# Spline Jig



## moke (Oct 19, 2010)

I am looking for some links to plans for a decent corner spline jig…..adjustable depth please. I made one years ago and it sucks! 
Thank you in advance,


----------



## ScottM (Jul 10, 2012)

I made this one and it has worked well for me. Not sure what you mean by "adjustable depth". Just raise or lower the blade?


----------



## MJCD (Nov 28, 2011)

Moke:

The one key I have found to good spline joints is to flip the female - the dado, such that the dado is centered on the board - assuming that most want centered splines. The dado should be slightly (1/64, or so) deeper than the tenon; so that the tenon doesn't bottom-out inside the dado.

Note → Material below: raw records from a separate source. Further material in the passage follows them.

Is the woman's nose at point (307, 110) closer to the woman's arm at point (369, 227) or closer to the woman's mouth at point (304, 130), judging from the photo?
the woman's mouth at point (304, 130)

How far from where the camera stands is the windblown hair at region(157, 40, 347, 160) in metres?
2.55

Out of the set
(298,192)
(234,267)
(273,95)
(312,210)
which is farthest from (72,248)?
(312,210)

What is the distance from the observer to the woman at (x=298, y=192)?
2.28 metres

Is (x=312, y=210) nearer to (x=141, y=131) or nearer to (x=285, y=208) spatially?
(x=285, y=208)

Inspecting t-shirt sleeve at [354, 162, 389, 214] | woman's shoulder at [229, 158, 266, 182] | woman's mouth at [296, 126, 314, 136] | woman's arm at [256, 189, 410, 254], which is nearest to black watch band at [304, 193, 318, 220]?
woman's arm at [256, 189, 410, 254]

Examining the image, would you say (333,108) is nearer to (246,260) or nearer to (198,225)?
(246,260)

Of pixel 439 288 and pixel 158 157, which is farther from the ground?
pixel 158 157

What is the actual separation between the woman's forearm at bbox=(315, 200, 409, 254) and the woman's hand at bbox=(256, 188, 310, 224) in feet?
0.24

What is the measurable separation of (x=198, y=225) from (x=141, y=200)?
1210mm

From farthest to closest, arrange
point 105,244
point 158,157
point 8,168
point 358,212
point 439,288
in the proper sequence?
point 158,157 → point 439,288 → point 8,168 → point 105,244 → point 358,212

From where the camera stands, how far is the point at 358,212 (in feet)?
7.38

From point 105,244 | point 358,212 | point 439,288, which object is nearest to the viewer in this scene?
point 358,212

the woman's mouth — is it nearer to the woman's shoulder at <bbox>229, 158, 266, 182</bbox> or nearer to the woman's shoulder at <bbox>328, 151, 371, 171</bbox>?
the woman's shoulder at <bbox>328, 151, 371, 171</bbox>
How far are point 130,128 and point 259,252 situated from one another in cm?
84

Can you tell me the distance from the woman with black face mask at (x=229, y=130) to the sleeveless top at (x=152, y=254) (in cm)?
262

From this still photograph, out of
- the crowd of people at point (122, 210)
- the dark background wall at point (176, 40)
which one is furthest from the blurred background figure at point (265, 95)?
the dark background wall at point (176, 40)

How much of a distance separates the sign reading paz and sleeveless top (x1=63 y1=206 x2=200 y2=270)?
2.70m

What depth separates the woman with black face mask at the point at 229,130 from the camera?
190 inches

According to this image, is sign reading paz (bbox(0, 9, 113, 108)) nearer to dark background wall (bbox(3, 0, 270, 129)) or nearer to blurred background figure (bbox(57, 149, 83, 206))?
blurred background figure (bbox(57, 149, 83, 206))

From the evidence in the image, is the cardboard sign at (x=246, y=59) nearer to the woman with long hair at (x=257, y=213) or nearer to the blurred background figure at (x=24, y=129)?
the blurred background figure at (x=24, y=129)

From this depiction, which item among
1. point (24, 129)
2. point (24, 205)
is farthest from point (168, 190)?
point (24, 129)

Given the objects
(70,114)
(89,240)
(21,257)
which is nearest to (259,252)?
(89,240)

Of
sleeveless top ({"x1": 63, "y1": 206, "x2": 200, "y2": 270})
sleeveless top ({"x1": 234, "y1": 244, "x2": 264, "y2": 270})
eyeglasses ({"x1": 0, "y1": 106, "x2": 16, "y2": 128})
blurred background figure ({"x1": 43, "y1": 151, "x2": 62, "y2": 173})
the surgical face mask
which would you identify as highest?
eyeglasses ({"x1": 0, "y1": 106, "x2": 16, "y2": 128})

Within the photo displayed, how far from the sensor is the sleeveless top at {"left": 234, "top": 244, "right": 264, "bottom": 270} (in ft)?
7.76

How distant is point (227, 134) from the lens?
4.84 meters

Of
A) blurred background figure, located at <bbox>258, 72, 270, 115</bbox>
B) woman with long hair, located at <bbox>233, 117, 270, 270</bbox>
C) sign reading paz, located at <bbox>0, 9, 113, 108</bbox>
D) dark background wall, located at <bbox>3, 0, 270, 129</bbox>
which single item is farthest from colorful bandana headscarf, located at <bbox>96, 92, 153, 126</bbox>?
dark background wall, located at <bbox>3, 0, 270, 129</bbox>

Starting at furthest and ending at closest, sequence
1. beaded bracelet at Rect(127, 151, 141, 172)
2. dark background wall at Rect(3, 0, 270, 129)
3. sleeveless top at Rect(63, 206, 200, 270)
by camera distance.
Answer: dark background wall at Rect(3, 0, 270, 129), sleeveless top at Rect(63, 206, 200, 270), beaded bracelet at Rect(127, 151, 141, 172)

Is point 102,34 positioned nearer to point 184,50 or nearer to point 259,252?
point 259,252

If you're going to be doing a lot of these, Sommerfeld Tools has an excellent process - I've used it several times on Blanket Chests - these happen to be off-center.


----------



## moke (Oct 19, 2010)

Thanks, I meant the ability to go rather deep and it is for boxes…I should have specified…...but your jig looks awesome for picture frames.


----------



## Andybb (Sep 30, 2016)

Too many to count on youtube


----------



## pottz (Sep 15, 2015)

http://lumberjocks.com/projects/225490 mike this is one I made awhile back not sure if this would work better for you?


----------



## ScottM (Jul 10, 2012)

> Thanks, I meant the ability to go rather deep and it is for boxes…I should have specified…...but your jig looks awesome for picture frames.
> 
> - moke


It works for boxes too. I've done several using it.


----------



## moke (Oct 19, 2010)

Pottz--That was exactly what I was looking for! I knew I had seen it here somewhere but I couldn't remember where….(this aging thing is not for sissies)
Thank You

MJCD….
Thanks I will look into that


----------



## pottz (Sep 15, 2015)

glad to help mike,it works great for boxes.and you can make one basically as big as you need.


----------



## Bill_Steele (Aug 29, 2013)

The jig shown in the video link looks pretty good.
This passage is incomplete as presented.